(Data entries)

========================

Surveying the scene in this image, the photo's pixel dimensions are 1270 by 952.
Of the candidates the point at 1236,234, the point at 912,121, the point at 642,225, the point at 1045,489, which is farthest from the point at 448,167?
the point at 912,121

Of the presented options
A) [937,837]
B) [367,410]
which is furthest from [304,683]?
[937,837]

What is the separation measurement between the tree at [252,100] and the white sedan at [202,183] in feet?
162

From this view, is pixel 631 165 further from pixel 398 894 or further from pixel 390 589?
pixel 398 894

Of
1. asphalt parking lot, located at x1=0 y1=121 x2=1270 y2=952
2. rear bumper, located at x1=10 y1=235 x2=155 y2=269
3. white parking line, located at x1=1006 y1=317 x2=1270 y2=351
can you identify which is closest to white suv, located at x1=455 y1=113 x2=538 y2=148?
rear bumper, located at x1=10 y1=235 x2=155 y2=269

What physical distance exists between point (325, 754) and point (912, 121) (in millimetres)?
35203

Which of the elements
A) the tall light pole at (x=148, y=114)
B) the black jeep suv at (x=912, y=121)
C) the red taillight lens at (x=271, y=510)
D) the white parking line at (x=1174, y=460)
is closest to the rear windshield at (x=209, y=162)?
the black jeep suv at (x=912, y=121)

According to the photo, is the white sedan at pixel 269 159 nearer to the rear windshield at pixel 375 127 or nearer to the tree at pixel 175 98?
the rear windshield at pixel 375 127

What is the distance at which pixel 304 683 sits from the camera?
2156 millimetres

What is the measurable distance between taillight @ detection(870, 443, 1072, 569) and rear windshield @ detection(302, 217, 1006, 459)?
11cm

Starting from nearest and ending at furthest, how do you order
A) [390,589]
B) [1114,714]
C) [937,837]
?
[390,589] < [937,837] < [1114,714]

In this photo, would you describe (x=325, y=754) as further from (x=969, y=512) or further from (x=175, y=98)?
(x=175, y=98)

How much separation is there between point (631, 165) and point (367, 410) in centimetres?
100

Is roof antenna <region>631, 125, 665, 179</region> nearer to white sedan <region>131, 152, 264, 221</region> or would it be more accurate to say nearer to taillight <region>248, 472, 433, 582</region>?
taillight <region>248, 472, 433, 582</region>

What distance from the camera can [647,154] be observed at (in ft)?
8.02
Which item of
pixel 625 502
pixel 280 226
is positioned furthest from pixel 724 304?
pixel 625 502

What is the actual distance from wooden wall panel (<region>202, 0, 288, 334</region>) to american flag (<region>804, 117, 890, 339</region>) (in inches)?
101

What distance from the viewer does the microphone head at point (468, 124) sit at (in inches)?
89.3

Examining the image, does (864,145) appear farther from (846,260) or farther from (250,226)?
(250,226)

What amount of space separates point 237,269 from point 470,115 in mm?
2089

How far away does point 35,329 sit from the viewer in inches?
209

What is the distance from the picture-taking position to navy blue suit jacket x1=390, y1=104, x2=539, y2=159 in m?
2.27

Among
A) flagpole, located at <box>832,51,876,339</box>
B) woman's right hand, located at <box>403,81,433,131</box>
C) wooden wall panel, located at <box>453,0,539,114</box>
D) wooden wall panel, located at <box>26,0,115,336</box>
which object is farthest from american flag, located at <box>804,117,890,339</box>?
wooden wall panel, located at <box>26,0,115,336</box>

========================

**Exercise**.
Rewrite the material above, changing each "white parking line" to "painted lane marking" and leaving everything else as it is.

**Solution to this task**.
Surveying the scene in this image, the photo's pixel dimensions are 1270 by 952.
Of the candidates the point at 1236,234, the point at 912,121, the point at 642,225, the point at 1045,489, which is farthest from the point at 448,167?
the point at 912,121

Of the presented options
A) [937,837]
B) [367,410]
which is furthest from [304,683]?
[937,837]

What is the separation measurement between the tree at [252,100] and the white sedan at [202,183] in feet?
162

From this view, is pixel 631 165 further from pixel 398 894 or further from pixel 390 589?
pixel 398 894

Of
1. asphalt parking lot, located at x1=0 y1=121 x2=1270 y2=952
2. rear bumper, located at x1=10 y1=235 x2=155 y2=269
3. painted lane marking, located at x1=1006 y1=317 x2=1270 y2=351
can you identify which is closest to white suv, located at x1=455 y1=113 x2=538 y2=148?
rear bumper, located at x1=10 y1=235 x2=155 y2=269

What physical distance exists between point (325, 754) and point (912, 121) (in millimetres)?
35203

Which of the elements
A) the tall light pole at (x=148, y=114)
B) the black jeep suv at (x=912, y=121)
C) the red taillight lens at (x=271, y=510)
D) the painted lane marking at (x=1174, y=460)
is closest to the rear windshield at (x=209, y=162)?
the black jeep suv at (x=912, y=121)

According to the photo, is the white sedan at pixel 269 159 nearer to the rear windshield at pixel 375 127 or nearer to the tree at pixel 175 98?
the rear windshield at pixel 375 127

What is the distance at which pixel 304 683 sits from the camera?
2156 millimetres

What is the measurable distance between taillight @ detection(870, 443, 1072, 569) and rear windshield @ detection(302, 217, 1006, 459)?
11cm

Starting from nearest and ending at furthest, how do you order
A) [390,589]
B) [1114,714]
C) [937,837]
?
[390,589] < [937,837] < [1114,714]

In this photo, would you describe (x=325, y=754) as further from (x=969, y=512) or further from (x=175, y=98)?
(x=175, y=98)

How much separation is there between point (631, 165) and point (367, 410) in centimetres?
100

Is roof antenna <region>631, 125, 665, 179</region> nearer to white sedan <region>131, 152, 264, 221</region> or would it be more accurate to say nearer to taillight <region>248, 472, 433, 582</region>?
taillight <region>248, 472, 433, 582</region>

What distance from the camera can [647,154] be observed at (in ft)?
8.02
Which item of
pixel 625 502
pixel 280 226
is positioned furthest from pixel 724 304?
pixel 625 502

What is the actual distance from wooden wall panel (<region>202, 0, 288, 334</region>) to american flag (<region>804, 117, 890, 339</region>) (in inches)?
101

What distance from the viewer does the microphone head at point (468, 124) sit at (in inches)?
89.3

Examining the image, does (864,145) appear farther from (846,260) or farther from (250,226)?
(250,226)

What amount of space separates point 237,269 from point 470,115 in mm?
2089

How far away does point 35,329 sit from the viewer in inches?
209

What is the distance from the picture-taking position to navy blue suit jacket x1=390, y1=104, x2=539, y2=159 in m?
2.27

Among
A) flagpole, located at <box>832,51,876,339</box>
B) woman's right hand, located at <box>403,81,433,131</box>
C) wooden wall panel, located at <box>453,0,539,114</box>
D) wooden wall panel, located at <box>26,0,115,336</box>
which object is farthest from american flag, located at <box>804,117,890,339</box>?
wooden wall panel, located at <box>26,0,115,336</box>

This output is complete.